Los viajeros que hoy cruzan el valle
ven reflejarse en las rojas ventanas
grandes sombras en danza fantástica
girando a discorde son.
Y por la lívida puerta,
al igual que un torrente espantoso,
para siempre una turba monstruosa
precipítase y ríe: ¡la sonrisa olvidó!
Recuerdo muy bien que la inspiración de esta balada nos llevó a cierto orden de ideas acerca de las cuales expresó Úsher una opinión que menciono aquí, no en razón de su novedad pues otros hombres pensaron ya del mismo modo[1], sino por la tenacidad con que él la sostenía. Esta opinión, en tesis general, se refería a la sensibilidad de las plantas; pero en la desordenada fantasía de mi amigo asumía carácter más atrevido y traspasaba,en determinadas condiciones, las leyes del reino inorgánico.
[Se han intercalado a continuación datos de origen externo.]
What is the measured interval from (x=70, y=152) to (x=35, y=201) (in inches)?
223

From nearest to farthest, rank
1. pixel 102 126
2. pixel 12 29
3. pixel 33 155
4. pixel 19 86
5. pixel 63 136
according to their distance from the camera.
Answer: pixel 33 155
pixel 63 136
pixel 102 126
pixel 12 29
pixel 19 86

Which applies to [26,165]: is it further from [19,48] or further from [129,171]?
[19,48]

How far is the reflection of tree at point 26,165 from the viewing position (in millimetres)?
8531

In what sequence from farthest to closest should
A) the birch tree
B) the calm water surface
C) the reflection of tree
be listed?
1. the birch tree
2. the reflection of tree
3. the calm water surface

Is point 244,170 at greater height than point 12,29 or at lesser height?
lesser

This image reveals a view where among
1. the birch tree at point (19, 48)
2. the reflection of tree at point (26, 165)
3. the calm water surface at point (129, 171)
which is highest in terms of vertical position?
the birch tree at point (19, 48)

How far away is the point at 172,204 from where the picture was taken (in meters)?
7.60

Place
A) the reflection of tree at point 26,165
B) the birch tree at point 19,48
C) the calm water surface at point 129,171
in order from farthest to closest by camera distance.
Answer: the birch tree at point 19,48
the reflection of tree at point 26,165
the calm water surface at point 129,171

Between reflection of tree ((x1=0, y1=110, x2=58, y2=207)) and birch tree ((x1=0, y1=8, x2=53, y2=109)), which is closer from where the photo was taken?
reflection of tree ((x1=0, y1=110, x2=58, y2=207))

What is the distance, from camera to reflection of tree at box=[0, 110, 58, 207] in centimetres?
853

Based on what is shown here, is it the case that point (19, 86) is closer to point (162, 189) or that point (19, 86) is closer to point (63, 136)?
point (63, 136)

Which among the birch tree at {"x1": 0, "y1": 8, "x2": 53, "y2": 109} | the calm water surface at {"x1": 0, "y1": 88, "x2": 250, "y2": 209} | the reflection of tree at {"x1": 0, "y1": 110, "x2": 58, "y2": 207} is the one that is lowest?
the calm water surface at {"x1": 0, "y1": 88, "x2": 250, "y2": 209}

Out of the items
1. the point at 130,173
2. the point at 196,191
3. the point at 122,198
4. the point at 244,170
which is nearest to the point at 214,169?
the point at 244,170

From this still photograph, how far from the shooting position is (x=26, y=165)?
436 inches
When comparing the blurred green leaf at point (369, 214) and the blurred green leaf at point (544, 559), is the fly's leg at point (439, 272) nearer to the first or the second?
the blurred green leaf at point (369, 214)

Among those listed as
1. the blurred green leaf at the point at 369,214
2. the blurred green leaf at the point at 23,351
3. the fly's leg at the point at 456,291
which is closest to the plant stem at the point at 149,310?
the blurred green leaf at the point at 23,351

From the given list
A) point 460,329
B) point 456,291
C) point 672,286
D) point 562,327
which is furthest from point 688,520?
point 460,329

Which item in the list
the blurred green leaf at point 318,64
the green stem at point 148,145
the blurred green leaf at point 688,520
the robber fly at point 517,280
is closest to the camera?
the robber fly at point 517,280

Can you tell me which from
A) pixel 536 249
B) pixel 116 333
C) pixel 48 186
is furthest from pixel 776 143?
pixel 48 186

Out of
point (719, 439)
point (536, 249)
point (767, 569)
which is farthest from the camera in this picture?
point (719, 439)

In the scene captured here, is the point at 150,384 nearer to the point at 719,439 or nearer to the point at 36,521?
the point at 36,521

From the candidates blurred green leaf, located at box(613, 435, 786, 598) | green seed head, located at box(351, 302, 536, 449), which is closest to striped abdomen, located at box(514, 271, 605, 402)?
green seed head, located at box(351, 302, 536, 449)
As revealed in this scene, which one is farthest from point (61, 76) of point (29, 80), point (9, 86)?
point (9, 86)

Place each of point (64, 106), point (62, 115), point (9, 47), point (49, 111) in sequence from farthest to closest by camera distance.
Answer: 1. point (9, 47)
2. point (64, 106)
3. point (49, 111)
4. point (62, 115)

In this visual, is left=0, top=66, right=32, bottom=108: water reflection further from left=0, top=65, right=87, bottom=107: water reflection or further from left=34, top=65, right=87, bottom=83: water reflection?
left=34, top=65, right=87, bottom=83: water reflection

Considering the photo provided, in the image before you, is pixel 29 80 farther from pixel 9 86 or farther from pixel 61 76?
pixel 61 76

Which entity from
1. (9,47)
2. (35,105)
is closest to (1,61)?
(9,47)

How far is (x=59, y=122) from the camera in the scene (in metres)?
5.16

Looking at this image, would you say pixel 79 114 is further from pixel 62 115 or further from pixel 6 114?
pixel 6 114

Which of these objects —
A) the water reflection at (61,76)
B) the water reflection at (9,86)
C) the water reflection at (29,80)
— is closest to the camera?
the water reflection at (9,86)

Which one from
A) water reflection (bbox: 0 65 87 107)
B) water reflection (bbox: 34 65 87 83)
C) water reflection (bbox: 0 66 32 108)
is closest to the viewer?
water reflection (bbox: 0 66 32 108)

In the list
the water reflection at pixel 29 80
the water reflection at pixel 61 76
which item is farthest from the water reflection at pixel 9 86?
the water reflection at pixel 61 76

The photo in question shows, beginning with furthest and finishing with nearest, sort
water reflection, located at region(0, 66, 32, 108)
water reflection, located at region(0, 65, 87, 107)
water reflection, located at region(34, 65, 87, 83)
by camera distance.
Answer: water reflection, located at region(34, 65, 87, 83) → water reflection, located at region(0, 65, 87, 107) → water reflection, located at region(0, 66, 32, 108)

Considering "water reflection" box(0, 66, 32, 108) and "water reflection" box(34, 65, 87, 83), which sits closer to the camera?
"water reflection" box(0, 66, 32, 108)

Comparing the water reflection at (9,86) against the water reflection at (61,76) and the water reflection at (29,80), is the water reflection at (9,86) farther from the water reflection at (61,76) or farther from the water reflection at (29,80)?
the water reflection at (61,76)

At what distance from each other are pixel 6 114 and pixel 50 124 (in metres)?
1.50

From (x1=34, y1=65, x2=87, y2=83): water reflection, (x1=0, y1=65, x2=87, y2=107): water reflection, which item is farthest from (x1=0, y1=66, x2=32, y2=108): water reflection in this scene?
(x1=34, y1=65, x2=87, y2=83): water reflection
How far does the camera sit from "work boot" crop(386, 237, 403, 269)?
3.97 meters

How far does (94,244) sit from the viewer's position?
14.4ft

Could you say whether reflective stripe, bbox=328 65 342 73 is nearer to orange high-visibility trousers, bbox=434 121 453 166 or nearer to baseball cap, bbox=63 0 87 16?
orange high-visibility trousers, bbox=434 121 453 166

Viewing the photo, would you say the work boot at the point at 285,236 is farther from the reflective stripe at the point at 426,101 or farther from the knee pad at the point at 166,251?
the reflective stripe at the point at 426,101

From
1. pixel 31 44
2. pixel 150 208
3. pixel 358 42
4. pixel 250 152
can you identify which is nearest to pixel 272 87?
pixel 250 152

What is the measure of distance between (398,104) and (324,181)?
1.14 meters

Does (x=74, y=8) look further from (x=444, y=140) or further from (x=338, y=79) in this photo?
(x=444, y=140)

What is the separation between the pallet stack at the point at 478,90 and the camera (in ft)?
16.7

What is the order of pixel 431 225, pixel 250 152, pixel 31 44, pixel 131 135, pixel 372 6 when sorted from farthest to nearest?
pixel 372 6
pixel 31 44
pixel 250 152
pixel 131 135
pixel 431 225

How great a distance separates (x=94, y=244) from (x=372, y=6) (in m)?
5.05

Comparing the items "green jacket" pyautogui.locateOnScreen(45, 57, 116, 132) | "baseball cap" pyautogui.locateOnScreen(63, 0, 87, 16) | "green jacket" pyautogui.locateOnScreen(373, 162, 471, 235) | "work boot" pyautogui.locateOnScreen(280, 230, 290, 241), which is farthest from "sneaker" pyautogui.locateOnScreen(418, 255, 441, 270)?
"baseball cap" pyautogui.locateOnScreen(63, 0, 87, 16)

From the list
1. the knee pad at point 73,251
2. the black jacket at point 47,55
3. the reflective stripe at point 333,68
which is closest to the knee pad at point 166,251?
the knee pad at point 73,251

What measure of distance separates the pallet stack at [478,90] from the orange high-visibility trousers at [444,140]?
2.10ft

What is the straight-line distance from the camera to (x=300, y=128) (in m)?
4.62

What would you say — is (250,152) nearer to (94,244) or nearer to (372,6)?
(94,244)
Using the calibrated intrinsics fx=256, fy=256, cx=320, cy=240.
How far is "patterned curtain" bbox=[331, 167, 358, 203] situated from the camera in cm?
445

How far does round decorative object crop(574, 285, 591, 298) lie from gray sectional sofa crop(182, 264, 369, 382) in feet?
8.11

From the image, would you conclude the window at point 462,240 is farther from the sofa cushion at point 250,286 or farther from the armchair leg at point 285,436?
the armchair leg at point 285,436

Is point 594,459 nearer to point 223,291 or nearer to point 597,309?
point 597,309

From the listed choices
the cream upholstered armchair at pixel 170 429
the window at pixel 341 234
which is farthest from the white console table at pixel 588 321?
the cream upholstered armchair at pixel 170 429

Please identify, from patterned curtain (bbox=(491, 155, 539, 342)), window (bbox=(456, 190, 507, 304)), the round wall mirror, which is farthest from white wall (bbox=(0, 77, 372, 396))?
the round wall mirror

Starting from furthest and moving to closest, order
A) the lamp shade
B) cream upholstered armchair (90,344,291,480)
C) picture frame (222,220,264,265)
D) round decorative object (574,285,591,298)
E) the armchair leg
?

Me faltan palabras para expresar la magnitud, el ardiente abandono de su convicción. Dicha creencia, sin embargo, se relacionaba (como aludí anteriormente) con las piedras grises de la casa de sus antepasados. Las condiciones de sensibilidad se habían tenido en cuenta, imaginaba él, en el arreglo de tales piedras, en el orden de su colocación, así como en la disposición de los hongos que las cubrían y de los marchitos árboles que se conservaban en los alrededores; y, sobre todo, en el largo tiempo que este arreglo se había respetado y en su reflexión en las quietas aguas del estanque. La prueba de la sensibilidad de aque-
- ↑ Watson, el doctor Pércival, Spallanzani y especialmente el obispo de Liándaff.